Par une ordonnance n° 2412592 du 12 février 2025, le premier vice-président du tribunal administratif de Montreuil a rejeté sa demande.
Procédure devant la Cour :
Par une requête, enregistrée le 26 mars 2025, M. B, représenté par Me Boulestreau, demande à la Cour :
1°) de l’admettre au bénéfice de l’aide juridictionnelle provisoire ;
2°) d’annuler l’ordonnance du 12 février 2025 du premier vice-président du tribunal administratif de Montreuil ;
3°) d’annuler l’arrêté du 29 août 2024 du préfet de la Seine-et-Marne ;
4°) d’enjoindre au préfet de la Seine-et-Marne ,ou à tout préfet territorialement compétent, de réexaminer sa situation, dans un délai de deux mois à compter de la notification de la décision à intervenir, et de lui délivrer, durant ce réexamen, une autorisation provisoire de séjour l’autorisant à travailler, dans un délai de huit jours à compter de la notification de la décision à intervenir, et de procéder à l’effacement de son signalement dans le système d’information Schengen, dans un délai de deux mois à compter de la notification de la décision à intervenir ;
5°) de mettre à la charge de l’Etat la somme de 1 500 euros à verser à son conseil au titre des articles L. 761-1 du code de justice administrative et 37 de la loi du 10 juillet 1991, ou à lui verser directement au titre du premier de ces articles s’il n’était pas admis au bénéfice de l’aide juridictionnelle.
Il soutient que :
— le premier juge ne pouvait se fonder sur les dispositions du 7° de l’article R. 222-1 du code de justice administrative pour rejeter sa demande dès lors que le moyen tiré de la méconnaissance de son droit d’être entendu ne pouvait être regardé comme manifestement infondé ;
— la décision portant obligation de quitter le territoire a été prise en méconnaissance de son droit d’être entendu ;
— elle méconnait les stipulations de l’article 8 de la convention européenne de sauvegarde des droits de l’homme et des libertés fondamentales.

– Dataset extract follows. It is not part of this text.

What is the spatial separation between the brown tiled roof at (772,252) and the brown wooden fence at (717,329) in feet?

Vu les autres pièces du dossier.
Vu :
— la convention européenne de sauvegarde des droits de l’homme et des libertés fondamentales ;
— la charte des droits fondamentaux de l’Union européenne ;
— le code de l’entrée et du séjour des étrangers et du droit d’asile ;
— la loi n° 91-647 du 10 juillet 1991 ;
— le code de justice administrative.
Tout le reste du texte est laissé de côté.